I turned in his arms, studying his face in the dim light. "Why are you doing this? Really?"

"Because you're worth it." Simple. Certain. Shattering. "Because everyone deserves a chance to discover who they are outside their damage. Because—" He smiled, crooked and real. "Because I'm selfish enough to want to be the one who gets to watch you bloom."

"I might never be normal."

"Normal is overrated. I just want you whole." He traced my cheekbone. "However that looks."

I kissed him, pouring everything I couldn't say into the connection. Gratitude and terror and something that might have been the seed of love, planted in soil I was still learning to tend.

When we broke apart, I said, "Moscow."

"What?"

"If we're going hunting, we need information. Real intel, not Dmitri's scraps." I met his eyes.

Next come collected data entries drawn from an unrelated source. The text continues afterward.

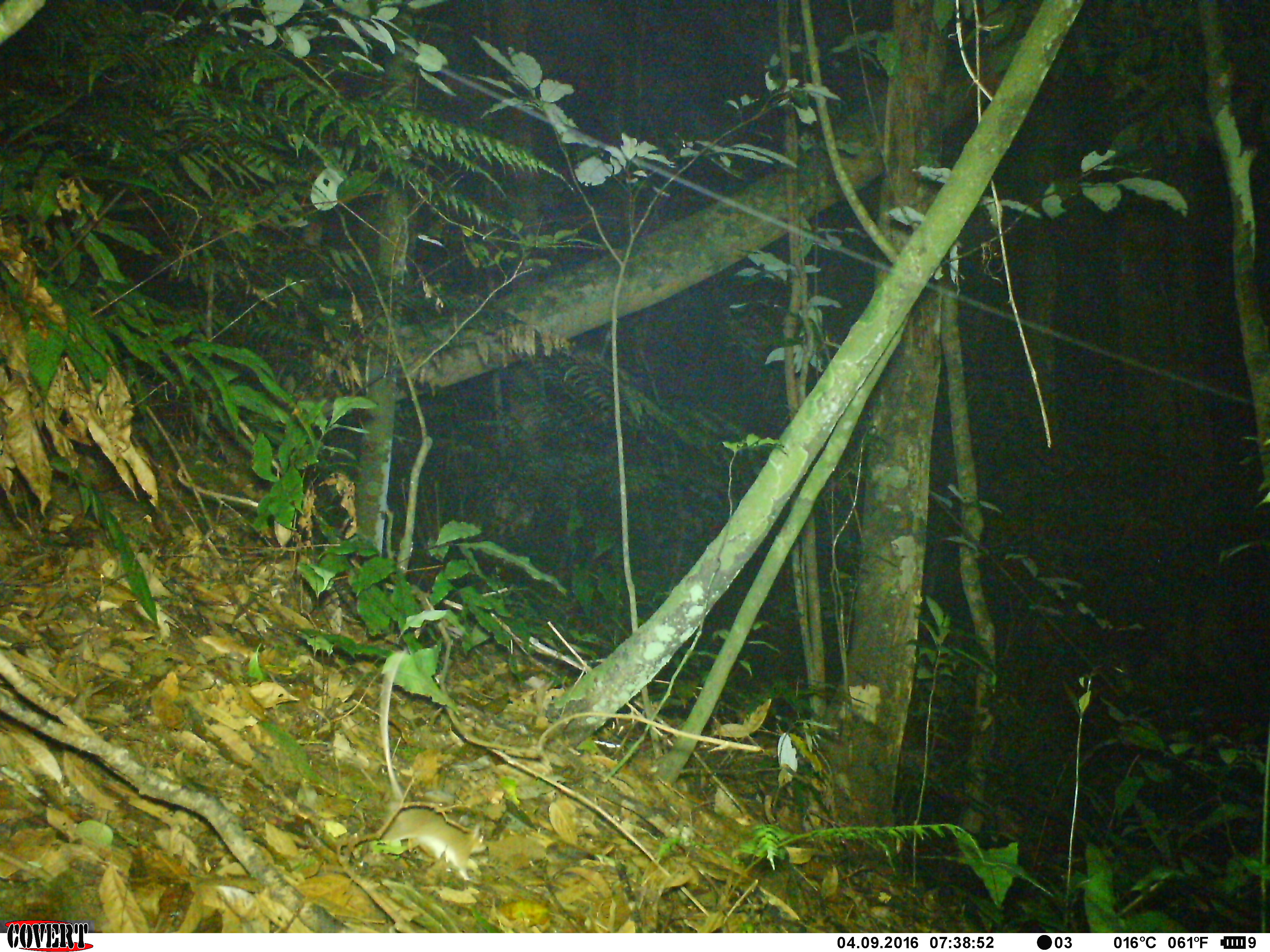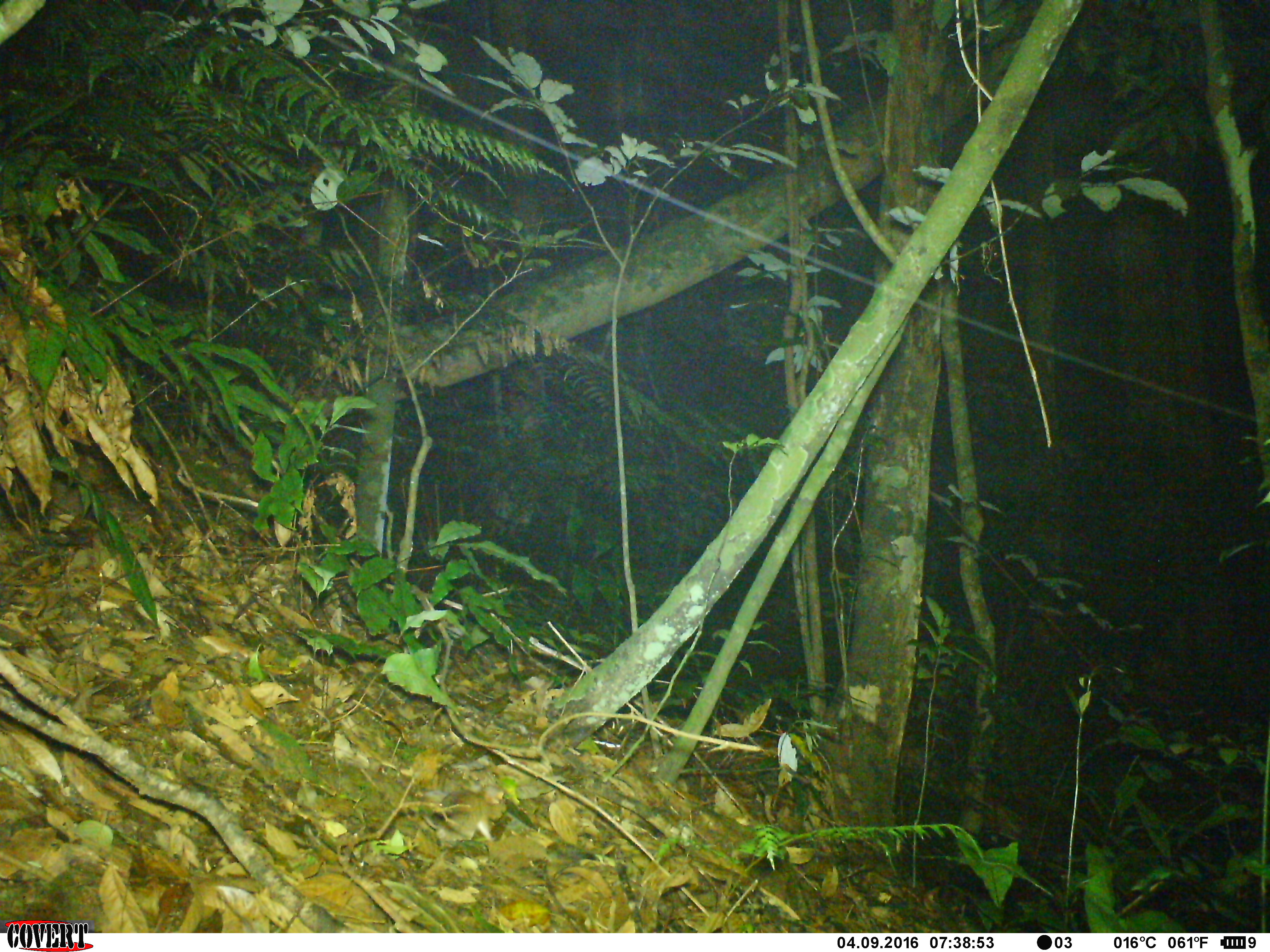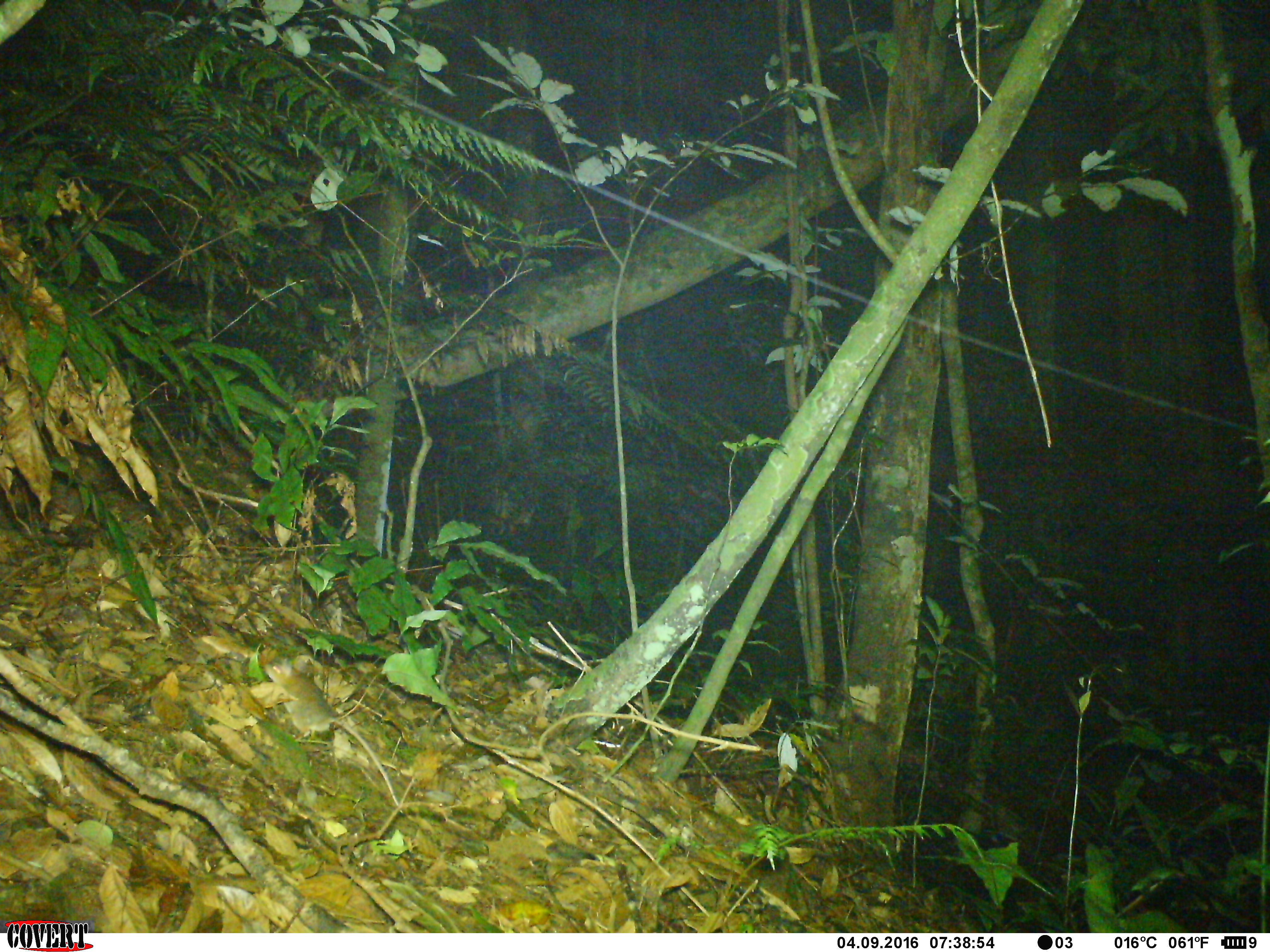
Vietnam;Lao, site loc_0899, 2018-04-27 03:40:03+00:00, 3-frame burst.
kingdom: Animalia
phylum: Chordata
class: Mammalia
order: Rodentia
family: Muridae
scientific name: Muridae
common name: old-world mice and rats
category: unidentified murid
Unidentified murid (old-world mice and rats) (Muridae). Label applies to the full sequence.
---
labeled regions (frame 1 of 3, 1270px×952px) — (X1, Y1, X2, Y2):
unidentified murid: (380, 648, 486, 884)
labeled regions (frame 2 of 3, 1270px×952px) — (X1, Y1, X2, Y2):
unidentified murid: (410, 784, 506, 844)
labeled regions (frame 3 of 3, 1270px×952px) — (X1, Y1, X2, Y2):
unidentified murid: (264, 658, 402, 813)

"You sure you're ready for that?"

"No. But I'm tired of running from ghosts." I settled against his chest, listening to his heartbeat. "Time to face them. All of them."

"Together?"

"Together."

The word felt like a vow. Like choosing a future neither of us could predict but both of us wanted to survive. Outside, the city pulsed with neon life, unaware that two broken people were learning to build something whole.

I'd signed my autonomy away at twenty-three, desperate for quiet in the chaos. At twenty-four, I was choosing to reclaim it, one terrifying free decision at a time.